De la misma forma, que en el tallado de un diamante, no se desprecia ninguna arista, esta faceta de la visión de Lehi evoca muchos aspectos del evangelio y nuestra vida.
Antes de descubrir las posibilidades de esta piedra donde pondremos nuestro torno, es necesario que conozcamos el principio de la tensegridad. Este principio está entretejido en nosotros mismos mucho más de lo que pensamos.
La tensegridad en pocas palabras
«Una estructura constituye un sistema de tensegridad si se encuentra en un estado de autoequilibrio estable, formado por elementos que soportan compresión y elementos que soportan tracción….» (Wikipedia).
Este principio se observa en la naturaleza y sus diseños. Se ha demostrado que la célula tiene un citoesqueleto formado por filamentos que equilibran los esfuerzos y dan rigidez y forma a la célula.
La espina dorsal es un ejemplo perfecto de tensegridad.
Permanecer erguido, como es nuestra naturaleza, representa una lucha contra la gravedad. El desequilibrio provoca presiones indeseables en lugares sensibles de nuestra columna. Por lo que al comprometer la verticalidad arriesgamos nuestra salud.
Todo el equilibrio inteligente, vertebras, tendones, ligamentos, músculos; dota a nuestra espina dorsal de la capacidad de moverse con éxito en el campo de la gravedad. Este sistema es capaz de soportar peso sin aplicar compresión a vertebras y discos. De ahí la capacidad de absorber múltiples y constantes impactos sin transmitirlos al delicado tejido nervioso de la médula. Esa energía dañina se diluye como una onda en el sistema elástico de tensegridad.
Un árbol o una planta es un sistema de tensegridad, absorbe la fuerza del viento y sin embargo no pierde su forma. Al soportarlo, sus ramas vuelven a su posición original. Por lo que permite conservar su integridad en un entrono agresivo de múltiples fuerzas.

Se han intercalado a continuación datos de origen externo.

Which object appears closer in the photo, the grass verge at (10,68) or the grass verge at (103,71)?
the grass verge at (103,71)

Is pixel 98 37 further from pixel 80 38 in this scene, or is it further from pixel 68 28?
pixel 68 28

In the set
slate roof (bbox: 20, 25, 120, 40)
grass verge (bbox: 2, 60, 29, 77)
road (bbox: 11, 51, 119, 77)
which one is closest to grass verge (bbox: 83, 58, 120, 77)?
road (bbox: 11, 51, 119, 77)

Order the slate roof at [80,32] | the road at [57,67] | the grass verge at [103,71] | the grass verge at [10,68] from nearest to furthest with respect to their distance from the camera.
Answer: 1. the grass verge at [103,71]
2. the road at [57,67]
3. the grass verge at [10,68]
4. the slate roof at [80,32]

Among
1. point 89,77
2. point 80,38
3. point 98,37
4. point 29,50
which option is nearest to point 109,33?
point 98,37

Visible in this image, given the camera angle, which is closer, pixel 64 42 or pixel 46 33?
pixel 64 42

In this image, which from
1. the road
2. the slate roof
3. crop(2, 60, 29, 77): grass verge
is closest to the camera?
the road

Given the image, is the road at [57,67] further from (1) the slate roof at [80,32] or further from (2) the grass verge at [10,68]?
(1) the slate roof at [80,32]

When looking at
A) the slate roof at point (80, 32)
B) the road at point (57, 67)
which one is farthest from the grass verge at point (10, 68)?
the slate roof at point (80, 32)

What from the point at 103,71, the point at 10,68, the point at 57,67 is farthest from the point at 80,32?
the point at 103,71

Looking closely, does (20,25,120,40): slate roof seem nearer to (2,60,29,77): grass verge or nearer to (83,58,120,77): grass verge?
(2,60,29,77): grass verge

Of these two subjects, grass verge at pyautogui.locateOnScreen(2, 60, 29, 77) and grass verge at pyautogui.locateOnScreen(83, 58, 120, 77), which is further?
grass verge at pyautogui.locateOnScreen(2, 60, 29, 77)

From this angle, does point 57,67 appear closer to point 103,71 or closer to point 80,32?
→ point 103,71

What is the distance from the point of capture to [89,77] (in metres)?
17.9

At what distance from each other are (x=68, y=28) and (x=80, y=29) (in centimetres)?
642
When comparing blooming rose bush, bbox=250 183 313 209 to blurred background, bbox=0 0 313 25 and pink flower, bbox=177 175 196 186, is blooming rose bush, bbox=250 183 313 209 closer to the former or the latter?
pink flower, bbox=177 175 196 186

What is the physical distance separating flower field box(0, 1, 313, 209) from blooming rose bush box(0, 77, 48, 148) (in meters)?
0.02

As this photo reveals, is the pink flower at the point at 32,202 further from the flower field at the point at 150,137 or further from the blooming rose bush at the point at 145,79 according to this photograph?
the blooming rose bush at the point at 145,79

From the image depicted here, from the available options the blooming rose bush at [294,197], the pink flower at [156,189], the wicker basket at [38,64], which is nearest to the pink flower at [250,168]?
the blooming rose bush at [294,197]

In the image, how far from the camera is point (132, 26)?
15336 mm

Las fachadas del gran y espacioso edificio en los 70
Cuando era joven, hubo principalmente dos fuerzas que comprometían mi postura erguida, es decir lo que yo creía correcto y cierto. Aquellas creencias no era una cosa cualquiera, parecían originarse en mi propia complexión humana y de forma natural me predisponía a pensar de un modo especial y a guardar una postura exitosa ante los campos gravitatorios que dominaban los años 70. Frente a mí un inmenso edificio, con dos fachadas separadas por una puerta. Fueron dos aspectos de mi tiempo que me provocaron profunda inquietud.
La primera fachada
Me era difícil no hacer caso, cuando la lectura de la paleontología relataba nuestro origen en el romántico borboteo de un caldo de enzimas en una charca perdida. La profesora de naturales, pronunciaba el nombre de nuestros ancestros sin mucho énfasis, como plazas ganadas en tiempos remotos a las hordas oscuras de la superstición. Al explicar la teoría de la evolución, extendía en la pizarra sus acerados argumentos, yo los sentía traspasarme de parte a parte. El panorama de su relato era coherente y basado en evidencias fósiles.

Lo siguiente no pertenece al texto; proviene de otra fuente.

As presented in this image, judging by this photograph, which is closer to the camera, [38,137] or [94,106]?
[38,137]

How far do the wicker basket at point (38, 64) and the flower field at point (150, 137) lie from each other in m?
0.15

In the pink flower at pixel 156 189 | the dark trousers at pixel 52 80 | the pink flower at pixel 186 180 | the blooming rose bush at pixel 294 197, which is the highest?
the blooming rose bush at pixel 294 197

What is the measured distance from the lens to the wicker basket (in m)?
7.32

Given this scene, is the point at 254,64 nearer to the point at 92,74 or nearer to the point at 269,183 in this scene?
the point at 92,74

Recuerdo vivamente ese periodo de mi vida. Mi sensación era doble, por un lado, todo me provocaba un desequilibrio y un dolor articular en mis creencias bastante agudo. Era bastante sincero conmigo mismo por ese entonces, digamos que era un occidental forjado en la mirada frontal de los hechos.

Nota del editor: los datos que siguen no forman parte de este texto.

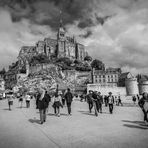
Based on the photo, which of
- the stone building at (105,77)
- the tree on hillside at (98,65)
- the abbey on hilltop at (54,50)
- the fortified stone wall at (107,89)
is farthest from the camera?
the abbey on hilltop at (54,50)

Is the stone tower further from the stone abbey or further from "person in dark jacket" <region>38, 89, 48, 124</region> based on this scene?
"person in dark jacket" <region>38, 89, 48, 124</region>

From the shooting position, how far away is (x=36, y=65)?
90.4m

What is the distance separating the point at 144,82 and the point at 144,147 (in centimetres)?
6095

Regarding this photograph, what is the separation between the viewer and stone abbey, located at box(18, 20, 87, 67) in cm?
11556

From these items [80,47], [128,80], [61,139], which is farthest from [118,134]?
[80,47]

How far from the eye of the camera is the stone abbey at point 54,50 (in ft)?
379

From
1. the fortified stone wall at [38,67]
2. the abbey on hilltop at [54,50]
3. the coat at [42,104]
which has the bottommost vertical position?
the coat at [42,104]

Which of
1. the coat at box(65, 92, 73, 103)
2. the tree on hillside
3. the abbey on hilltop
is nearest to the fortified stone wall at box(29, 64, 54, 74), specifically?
the abbey on hilltop

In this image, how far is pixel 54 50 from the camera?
388ft

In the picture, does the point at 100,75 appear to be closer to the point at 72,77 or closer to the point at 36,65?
the point at 72,77

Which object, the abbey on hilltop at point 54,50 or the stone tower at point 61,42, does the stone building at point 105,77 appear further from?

Debido a eso el contacto con el néctar del relato evolutivo, destilaba en mi mente un proceso donde no existía finalidad en la vida humana, ni existía un bien más allá de las convenciones. El único bien que se reconocía al cielo, fue aquel meteorito que terminó con la especie dominante de los dinosaurios. Y nuestro único destino era encontrar la felicidad en ese relato tan académico como poco esperanzador.
Para colmo veía en la televisión una versión en dibujos animados de lo que estudiaba en la escuela. Contaba para niños lo simpático y divertido que es proceder de la nada y al cabo de un tiempo zambullirnos de nuevo en ella. Yo no podía ver donde estaba lo estupendo de todo eso.
De hecho ni siquiera Platón podía ser un refugio. Ante esos cráneos que componían retazos del hombre moderno, el Fedón o de la inmortalidad del alma, parecía una leyenda antigua y olvidada. Tenía ante mí un edifico portentoso. Y yo no tenía ni una piedra para ponerla encima de otra.
Podía escuchar la misma demanda de Satanás a Moisés “Hijo de hombre, adórame” (Moisés 1:12). Cambiando hombre por sapiens habría sido fácil postrarse y dejar de sentir dolor (a punto estuve de hacerlo). Pero a la vez no podía olvidar mi testimonio del profeta José Smith y del Libro de Mormón.
Recuerdo una mañana a las 6:00 antes de ir a clase, que estaba realmente angustiado. No sabía qué hacer. Yo consideraba al evangelio como una construcción más y pretendía levantar un edificio solido de pruebas a 50 metros del árbol de la vida, para desde arriba lanzar mis dardos hacia los de enfrente. Sin embargo me hallaba solo y sin argumentos, porque en el evangelio no había piedras, solo había hortalizas y fruta. Si las lanzaba en mi defensa (en vez de comerlas) solo habría más risas y burlas.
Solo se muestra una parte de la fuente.